O processo de construção de bases teóricas e metodológicas foi sendo paulatinamente discutido na Geografia internacional e nacional. O resgate do humanismo na Geografia, valorizando o homem em sua totalidade, em todas suas dimensões, promoveu a arte como campo importante a ser utilizado nas interpretações e

análises do espaço. O romance sendo um documento de cultura assinala sua importância na interpretação da realidade geográfica.

A utilização de “O moleque Ricardo” está no sentido de apoio que este reveste-se na interpretação dos fatos ocorridos num momento e espaço específico. As narrativas ficcionais de Lins do Rego são produtos de suas memórias. Suas vivências, intenções, o conhecimento da geografia do lugar vivido constituem uma revelação do cotidiano do romancista. O amor ao solo, a experiências com o lugar, a interpretação do espaço geográfico são imanências na literatura ficcional linsdoregueana. A clareza e a expressividade de sua obra criam o imaginário do Nordeste agrário, atrasado, paternalista, dos mocambos e das lutas políticas.

A trajetória do moleque da bagaceira do engenho Santa Rosa sintetiza o painel social vivido pelo o autor de Pilar. Representam o drama vivido por uma criança negra com destino já tracejado, porém foge, vai à luta por não concordar em ser um trabalhador alugado, semi-escravo das terras do coronel José Paulino. Projeta o Recife como marco para uma nova vida. Escuta o povo do engenho, os que iam morar em terras desconhecidas, falar muito bem da cidade, e almeja conhecer essa paisagem desconhecida. Ricardo só queria ser feliz. Queria amar, ser amado.

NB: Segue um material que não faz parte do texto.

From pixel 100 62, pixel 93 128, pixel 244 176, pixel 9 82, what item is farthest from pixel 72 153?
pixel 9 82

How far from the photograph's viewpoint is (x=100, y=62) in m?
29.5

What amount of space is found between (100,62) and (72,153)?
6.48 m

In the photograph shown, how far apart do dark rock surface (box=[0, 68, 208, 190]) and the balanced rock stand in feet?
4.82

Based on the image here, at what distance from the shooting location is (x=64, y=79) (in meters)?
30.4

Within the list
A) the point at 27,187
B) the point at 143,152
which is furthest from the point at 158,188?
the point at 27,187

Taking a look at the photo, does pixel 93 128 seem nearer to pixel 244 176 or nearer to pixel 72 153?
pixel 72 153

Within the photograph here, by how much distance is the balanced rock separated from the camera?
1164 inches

As relações entre ricos e pobres são distantes daquelas que o moleque entendia quando morava no engenho Santa Rosa. Na cidade não existia sentimentalismo entre ricos e pobres. Seu Alexandre em nada lembrava o coronel Paulino. Sentia saudades do velho coronel, inclusive dos gritos, mas sabia da bondade do seu antigo dono. As amarras sociais entre os negros com as pessoas da casa-grande eram mais afetivas. Na padaria de seu Alexandre existia esse espaço lacunar entre camadas sociais. A relação de seu Alexandre com os operários da padaria tinha suas reservas.

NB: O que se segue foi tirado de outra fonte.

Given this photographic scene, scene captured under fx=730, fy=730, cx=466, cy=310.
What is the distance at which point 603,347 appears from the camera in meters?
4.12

Os anos vividos no Recife são suficientes para o antigo moleque entender que o engenho o acolhera melhor. A simbologia da paisagem do engenho o conforta. As experiências do Recife foram cruéis.

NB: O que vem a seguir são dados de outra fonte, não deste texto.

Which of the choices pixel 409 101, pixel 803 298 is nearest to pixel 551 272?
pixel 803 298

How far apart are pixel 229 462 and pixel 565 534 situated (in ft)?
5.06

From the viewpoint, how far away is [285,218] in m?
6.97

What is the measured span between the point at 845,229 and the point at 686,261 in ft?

O desengano com o Recife foi maior quando passou a conviver com os amigos de trabalho, em especial Florêncio. Vivendo na rua do Cisco Florêncio e sua família sobreviviam do caranguejo e de objetos achados nos mangues. Ricardo constata a condição miserável do masseiro, e piora quando o mesmo entra em luta em nome dos operários do movimento grevista. Ferido e morando naquela podridão do mangue Florência vai morrendo aos poucos. Ricardo impressionado com aquela situação sente- se mais enojado da cidade. Testemunha do estado de penúria do amigo Ricardo socorre

aquela família. Sente-se mal ao ver amigo entrando na rua, ferido, quase um morto- vivo, e os filhos enaltecendo a figura do pai: “- Mãe sabia que o pai era herói? Foi seu Gomes que disse à gente [...] Florêncio, o herói do Diário do Povo, sem um tostão no bolso, com os filhos rotos, a mulher em casa e a fome atrás deles, como cachorro danado”. (REGO, 1999, p.87). Essa ironia flagrante na obra de Lins do Rego é marcante, quando relata a volta do masseiro a sua casa, com os filhos magros e a mulher passando fome.

A obra “O moleque Ricardo” configura-se como importante meio de análise geográfica. Entrecruzar Geografia e literatura para uma análise da relação campo e cidade, suas significações imaginárias, representações simbólicas do real, permitem realizar uma leitura da paisagem e dos lugares. A fuga de Ricardo do engenho à cidade recifense foi um recorte do tempo e espaço de um Brasil constituído de inúmeros problemas de ordem econômica, social, cultural e política.

No nosso entender esse trabalho torna-se relevante, pois amarra o campo da ciência e da arte como forma de interpretar e analisar o espaço. As memórias ficcionais de Lins do Rego são possibilidades de representações do real, e nelas confiamos no sentido de entendê-las como fonte documental.